Ugh, we have the 15 character Active Directory limit now with hostnames, and a previous IT administration has imposed a convention that every name had to follow [prod|dev]-[ph|vm]-[service]-[nn]. So basically every production service is prod-vm-owtf-01— you get exactly four characters to actually describe what the machine does. Works great when the service is "jira" or "wiki", but there are a lot that are pretty mystical-sounding, like jkns, jwrk, cntr, hrbr, etc, where you kind of just have to know.

Do they at least allow you to set up CNAMEs?

  • Yes, and for many of the web-serving machines, that's what happens, they're jenkins.example.com or containers.example.com or similar. But often a singular service is backed by hidden worker nodes, databases, whatever else, and it seems silly to give those machines that level of indirection vs just using the hostname as their sole identifier.

I kind of like that honestly. No doubt you need some documentation so everyone knows what the service abbreviations are, but after you've been working there for a month you get it. Makes everything clean, consistent, and informational. You can quickly ascertain what a specific host is doing just from the name.

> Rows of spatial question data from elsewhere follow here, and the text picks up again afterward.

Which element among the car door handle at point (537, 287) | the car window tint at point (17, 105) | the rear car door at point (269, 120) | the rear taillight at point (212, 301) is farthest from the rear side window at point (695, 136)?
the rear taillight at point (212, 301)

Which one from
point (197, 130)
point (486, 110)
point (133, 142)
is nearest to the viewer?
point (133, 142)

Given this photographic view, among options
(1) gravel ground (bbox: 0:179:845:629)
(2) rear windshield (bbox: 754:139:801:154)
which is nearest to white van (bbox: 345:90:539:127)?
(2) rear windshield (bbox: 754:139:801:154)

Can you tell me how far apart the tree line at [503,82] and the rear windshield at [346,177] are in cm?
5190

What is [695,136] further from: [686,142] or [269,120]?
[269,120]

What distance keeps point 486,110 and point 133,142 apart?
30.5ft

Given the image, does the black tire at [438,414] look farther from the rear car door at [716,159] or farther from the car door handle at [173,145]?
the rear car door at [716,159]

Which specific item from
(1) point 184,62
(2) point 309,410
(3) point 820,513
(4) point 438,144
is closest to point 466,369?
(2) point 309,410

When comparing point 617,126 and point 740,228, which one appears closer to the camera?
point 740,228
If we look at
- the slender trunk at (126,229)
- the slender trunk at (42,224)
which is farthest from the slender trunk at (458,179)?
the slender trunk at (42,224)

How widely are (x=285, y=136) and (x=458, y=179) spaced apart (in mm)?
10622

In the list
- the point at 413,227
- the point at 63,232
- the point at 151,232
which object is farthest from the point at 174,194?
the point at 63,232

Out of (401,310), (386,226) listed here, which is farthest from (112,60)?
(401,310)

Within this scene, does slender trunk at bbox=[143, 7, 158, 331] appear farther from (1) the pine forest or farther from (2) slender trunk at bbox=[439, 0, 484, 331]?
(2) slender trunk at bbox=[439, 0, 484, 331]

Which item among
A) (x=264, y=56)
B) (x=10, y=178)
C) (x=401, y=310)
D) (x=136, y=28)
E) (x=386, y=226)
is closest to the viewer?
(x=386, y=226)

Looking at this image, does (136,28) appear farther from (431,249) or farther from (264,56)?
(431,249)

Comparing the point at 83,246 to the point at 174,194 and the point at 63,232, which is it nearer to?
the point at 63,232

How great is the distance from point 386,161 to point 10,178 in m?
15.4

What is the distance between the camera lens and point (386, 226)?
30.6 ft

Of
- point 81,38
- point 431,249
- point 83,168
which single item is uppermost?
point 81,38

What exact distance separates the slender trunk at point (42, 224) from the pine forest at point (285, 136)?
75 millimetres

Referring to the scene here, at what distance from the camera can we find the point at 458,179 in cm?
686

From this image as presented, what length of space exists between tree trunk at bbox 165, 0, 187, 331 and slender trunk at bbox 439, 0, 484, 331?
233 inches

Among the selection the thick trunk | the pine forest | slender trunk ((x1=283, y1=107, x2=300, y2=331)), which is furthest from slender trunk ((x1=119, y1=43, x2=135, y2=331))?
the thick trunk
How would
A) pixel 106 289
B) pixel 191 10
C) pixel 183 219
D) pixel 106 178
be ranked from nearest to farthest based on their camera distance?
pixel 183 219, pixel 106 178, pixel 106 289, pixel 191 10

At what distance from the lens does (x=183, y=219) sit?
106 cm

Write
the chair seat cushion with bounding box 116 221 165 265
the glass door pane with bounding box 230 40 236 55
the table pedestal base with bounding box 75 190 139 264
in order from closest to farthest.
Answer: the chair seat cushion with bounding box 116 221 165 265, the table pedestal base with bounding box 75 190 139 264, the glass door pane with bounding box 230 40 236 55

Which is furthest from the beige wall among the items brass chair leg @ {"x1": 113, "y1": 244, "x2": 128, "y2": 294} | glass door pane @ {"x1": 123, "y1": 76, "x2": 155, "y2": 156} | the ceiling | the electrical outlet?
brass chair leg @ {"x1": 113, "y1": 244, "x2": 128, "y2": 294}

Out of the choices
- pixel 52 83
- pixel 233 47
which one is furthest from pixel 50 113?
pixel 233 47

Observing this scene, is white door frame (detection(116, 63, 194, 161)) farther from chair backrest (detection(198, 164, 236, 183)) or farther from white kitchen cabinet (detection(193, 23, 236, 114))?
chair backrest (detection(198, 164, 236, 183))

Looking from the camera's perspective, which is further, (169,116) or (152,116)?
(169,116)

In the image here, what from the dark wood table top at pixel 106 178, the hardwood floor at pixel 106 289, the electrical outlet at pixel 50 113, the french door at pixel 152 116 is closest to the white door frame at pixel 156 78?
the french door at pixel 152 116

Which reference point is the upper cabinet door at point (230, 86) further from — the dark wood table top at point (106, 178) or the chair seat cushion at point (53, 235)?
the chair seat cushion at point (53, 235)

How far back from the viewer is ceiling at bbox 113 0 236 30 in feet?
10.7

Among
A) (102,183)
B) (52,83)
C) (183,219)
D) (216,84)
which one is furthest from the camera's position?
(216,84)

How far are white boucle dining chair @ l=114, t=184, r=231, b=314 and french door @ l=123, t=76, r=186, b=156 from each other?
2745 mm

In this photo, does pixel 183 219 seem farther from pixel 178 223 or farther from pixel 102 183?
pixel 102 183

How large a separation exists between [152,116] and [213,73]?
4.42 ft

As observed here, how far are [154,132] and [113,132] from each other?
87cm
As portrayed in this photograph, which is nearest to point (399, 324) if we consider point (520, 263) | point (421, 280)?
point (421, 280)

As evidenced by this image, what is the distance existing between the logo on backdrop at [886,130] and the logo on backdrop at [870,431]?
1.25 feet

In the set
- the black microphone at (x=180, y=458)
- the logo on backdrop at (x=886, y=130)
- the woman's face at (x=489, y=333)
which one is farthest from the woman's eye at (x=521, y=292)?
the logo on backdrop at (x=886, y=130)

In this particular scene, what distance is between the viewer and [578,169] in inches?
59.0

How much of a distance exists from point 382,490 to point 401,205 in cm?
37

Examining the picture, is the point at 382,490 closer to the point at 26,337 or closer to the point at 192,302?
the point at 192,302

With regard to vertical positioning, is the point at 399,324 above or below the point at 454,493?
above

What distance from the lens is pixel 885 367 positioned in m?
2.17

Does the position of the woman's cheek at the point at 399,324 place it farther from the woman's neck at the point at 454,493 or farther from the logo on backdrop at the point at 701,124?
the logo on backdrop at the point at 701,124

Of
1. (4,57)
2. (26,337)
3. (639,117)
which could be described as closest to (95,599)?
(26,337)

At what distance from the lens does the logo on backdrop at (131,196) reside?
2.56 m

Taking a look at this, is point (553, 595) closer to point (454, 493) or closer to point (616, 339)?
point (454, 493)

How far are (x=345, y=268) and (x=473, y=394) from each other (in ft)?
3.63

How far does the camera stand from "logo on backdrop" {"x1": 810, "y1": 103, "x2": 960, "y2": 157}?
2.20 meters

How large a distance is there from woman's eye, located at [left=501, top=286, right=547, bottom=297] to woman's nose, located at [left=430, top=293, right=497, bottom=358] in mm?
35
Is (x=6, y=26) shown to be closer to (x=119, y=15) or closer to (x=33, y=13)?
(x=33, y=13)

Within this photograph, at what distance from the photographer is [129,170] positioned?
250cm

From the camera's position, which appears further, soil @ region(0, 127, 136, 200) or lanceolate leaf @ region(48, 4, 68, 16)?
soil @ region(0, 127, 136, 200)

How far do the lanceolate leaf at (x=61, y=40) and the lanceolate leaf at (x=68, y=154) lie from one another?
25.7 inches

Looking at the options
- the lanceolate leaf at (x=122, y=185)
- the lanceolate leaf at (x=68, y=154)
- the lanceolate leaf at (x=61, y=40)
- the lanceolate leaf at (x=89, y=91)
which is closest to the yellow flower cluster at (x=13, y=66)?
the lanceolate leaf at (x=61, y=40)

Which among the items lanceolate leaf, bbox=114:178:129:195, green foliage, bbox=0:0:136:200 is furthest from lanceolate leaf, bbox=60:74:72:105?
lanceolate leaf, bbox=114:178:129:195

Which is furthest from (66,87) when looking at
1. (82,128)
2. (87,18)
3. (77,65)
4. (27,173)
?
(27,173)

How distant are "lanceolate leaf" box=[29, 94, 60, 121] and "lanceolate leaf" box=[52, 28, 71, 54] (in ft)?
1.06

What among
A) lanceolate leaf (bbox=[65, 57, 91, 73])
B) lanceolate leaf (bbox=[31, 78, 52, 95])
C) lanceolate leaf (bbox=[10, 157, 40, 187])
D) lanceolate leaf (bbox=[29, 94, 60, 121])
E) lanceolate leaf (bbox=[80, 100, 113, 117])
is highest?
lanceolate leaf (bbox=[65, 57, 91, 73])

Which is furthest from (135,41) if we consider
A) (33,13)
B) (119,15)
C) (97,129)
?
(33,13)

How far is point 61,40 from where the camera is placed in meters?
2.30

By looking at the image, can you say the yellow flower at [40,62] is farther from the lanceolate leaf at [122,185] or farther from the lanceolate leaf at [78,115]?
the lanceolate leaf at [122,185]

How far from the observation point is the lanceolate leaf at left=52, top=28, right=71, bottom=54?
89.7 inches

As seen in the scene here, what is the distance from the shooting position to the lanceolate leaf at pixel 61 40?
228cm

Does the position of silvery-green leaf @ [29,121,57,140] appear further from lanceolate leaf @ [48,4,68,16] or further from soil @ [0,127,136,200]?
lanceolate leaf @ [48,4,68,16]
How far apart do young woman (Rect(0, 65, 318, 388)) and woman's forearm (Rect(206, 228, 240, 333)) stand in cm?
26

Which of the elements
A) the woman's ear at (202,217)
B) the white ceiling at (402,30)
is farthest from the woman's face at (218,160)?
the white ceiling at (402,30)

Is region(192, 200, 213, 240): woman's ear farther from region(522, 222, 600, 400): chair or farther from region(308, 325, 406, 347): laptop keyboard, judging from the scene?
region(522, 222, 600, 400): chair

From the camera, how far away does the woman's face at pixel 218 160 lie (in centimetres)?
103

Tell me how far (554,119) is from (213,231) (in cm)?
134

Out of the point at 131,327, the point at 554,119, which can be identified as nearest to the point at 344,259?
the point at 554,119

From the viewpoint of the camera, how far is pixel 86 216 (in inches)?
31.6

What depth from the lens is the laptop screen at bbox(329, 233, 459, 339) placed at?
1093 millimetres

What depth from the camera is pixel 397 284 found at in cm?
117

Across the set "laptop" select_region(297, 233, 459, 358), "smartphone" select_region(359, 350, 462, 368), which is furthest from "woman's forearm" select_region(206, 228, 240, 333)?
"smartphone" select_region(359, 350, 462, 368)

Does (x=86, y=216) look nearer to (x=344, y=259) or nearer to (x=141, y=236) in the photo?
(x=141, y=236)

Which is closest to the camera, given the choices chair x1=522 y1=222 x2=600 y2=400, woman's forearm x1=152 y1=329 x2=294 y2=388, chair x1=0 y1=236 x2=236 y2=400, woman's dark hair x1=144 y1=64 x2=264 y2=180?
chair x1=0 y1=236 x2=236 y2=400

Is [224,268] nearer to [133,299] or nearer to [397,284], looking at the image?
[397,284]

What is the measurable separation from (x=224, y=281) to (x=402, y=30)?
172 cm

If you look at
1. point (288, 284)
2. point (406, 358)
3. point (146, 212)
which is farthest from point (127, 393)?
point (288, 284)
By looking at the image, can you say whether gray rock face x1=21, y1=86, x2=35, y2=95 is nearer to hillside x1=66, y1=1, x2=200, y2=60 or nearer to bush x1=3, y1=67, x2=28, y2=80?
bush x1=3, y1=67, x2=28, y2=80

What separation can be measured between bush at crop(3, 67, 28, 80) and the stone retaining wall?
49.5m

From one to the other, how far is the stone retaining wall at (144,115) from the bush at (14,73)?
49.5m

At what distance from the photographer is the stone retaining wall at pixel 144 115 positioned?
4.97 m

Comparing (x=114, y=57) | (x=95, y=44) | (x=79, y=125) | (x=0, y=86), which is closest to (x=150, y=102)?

  • Oh absolutely it makes sense to have a standard, and being able to tell at a glance if something is a VM or physical machine is of value also. But dedicating 2/3s of the character budget to such a scheme is madness. If the prod-vm- prefix simply become pv-, then you'd at least be able to do pv-jenkins-01 again.

    Anyway, all this was fine when we were on LDAP rather than Active Directory. So basically it's all Windows' fault.